Arrivé à la montagne de l’Horeb, il se réfugie à l’intérieur d’une grotte. Une grotte qui l’accueille, lui Elie pour que naisse à l’intérieur de lui-même une vie nouvelle, non repliée sur elle-même, enfouie, mais attentive et ouverte. Oui, la voix de Dieu l'interpelle à nouveau : « Que fais-tu ici Elie ? » Et Elie de répondre : « J'ai pour toi un amour brûlant, mais je ne supporte pas d'être en échec. » Dieu lui parle encore : »Sors et je vais passer. » Entendez par là : « Sors de toi-même, ouvre-toi à une nouvelle vie, à une nouvelle naissance. Accepte qui tu es en vérité, découvre aussi le nouveau visage de Dieu. » Alors surviennent un vent violent, un tremblement de terre puis un feu, mais Dieu n’est pas dans ces éléments déchaînés.
Dieu est à découvrir dans le bruit d'un souffle léger, dans la voix du silence. Dieu n'est pas celui qui terrifie, il n'est pas celui qui s'impose par la force, il n'est pas celui de nos désirs. Il est celui de l'inattendu, du fragile et du vulnérable.
Aujourd’hui, tout nous appelle à vivre à l’extérieur de nous et nous confions souvent au bruit et à l’agitation le soin de masquer, de cacher notre solitude.

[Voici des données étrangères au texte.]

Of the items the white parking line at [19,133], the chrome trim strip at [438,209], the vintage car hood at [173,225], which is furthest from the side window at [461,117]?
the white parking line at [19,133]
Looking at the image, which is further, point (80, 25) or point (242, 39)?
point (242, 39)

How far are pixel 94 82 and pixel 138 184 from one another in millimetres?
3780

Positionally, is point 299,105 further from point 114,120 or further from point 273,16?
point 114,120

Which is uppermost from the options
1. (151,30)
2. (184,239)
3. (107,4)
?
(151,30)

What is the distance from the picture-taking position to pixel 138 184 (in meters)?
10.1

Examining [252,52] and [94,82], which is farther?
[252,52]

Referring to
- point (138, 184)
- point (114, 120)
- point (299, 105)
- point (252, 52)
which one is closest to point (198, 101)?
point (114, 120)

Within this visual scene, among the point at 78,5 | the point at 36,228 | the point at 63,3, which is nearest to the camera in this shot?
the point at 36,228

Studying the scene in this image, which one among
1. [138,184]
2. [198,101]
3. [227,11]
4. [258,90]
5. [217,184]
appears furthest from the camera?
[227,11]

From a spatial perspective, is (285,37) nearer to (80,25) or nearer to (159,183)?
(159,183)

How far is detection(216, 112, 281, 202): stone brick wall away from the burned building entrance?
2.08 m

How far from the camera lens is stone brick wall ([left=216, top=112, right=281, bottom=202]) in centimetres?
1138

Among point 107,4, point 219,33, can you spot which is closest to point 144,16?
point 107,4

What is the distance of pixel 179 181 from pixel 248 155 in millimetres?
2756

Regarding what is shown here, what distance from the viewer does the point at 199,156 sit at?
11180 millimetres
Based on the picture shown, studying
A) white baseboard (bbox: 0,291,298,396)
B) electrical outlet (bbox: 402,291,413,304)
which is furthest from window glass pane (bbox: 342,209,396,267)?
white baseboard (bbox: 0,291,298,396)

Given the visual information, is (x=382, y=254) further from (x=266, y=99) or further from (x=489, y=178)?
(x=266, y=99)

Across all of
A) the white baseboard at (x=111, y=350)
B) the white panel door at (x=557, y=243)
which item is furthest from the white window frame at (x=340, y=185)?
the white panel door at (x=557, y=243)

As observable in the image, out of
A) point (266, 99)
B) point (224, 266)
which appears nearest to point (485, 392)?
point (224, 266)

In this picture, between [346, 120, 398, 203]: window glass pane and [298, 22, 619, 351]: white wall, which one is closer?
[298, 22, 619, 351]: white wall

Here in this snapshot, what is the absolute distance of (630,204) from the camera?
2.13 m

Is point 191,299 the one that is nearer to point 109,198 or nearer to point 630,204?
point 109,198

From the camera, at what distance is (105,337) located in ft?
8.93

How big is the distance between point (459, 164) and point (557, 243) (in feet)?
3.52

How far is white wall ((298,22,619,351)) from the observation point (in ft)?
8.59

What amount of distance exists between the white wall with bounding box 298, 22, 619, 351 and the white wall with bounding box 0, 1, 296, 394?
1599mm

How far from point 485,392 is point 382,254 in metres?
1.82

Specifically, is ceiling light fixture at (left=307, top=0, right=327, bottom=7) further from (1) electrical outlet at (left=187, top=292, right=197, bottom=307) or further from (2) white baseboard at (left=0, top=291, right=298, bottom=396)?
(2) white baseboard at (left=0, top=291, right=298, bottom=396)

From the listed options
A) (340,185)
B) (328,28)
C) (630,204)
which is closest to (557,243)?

Je crois que pour nous tous, il faut du courage pour s’y confronter. Parce que la solitude nous dit la rupture des liens, elle rime avec isolement, avec ennui, avec déprime. Mais elle a aussi toute cette autre face à apprivoiser, où elle peut devenir notre amie, notre douce habitude.
Chacune, chacun, chers frères et sœurs, nous sommes invités au silence et à la solitude pour sortir de nous-mêmes, pour oser de nouvelles naissances et étrenner de nouveaux élans de vie. Pour cela, nous sommes nous aussi invités à découvrir qui nous sommes en vérité et qui est le Dieu qui est inlassablement appel à la vie.
Oser nous confronter à notre propre solitude, c'est en effet créer pour nous et en nous un lieu où s'accueillir soi-même, dans toute notre vérité. C'est là que nous pouvons découvrir nos aspirations profondes et petit à petit trouver un accord, souvent à refaire et à renégocier entre ce que nous visons et ce que nous sommes, tout au fond de nous. Nous aussi des êtres fragiles et mortels.
Il ne s'agit pas de dorer les choses ou de se mentir à soi-même. Au contraire, il s'agit de reconnaître son être avec authenticité, comme un(e) ami(e) qui a vécu des choses belles, mais aussi difficiles, qui apprend à reconnaître ses joies comme ses douleurs, ses réussites et ses échecs. Et qui peut prendre en compte le passage du temps dans sa vie : oui, mon corps a perdu de sa souplesse, ma démarche se fait plus lourde et mon visage est zébré de petites rides.
Et puis la solitude est aussi le lieu où nous avons le recul nécessaire pour examiner la qualité des liens que nous avons avec autrui. Il y a les conflits, les blessures que nous ont apportés inévitablement la vie. Mais il y aussi toute la question de notre authenticité face à autrui. Sommes-nous en train de jouer un rôle, en train de frimer, de nous fuir et de nous vêtir nous aussi de multiples manteaux pour cacher ce que nous sommes tout au fond de nous, des êtres qui aspirent à aimer et à être aimés.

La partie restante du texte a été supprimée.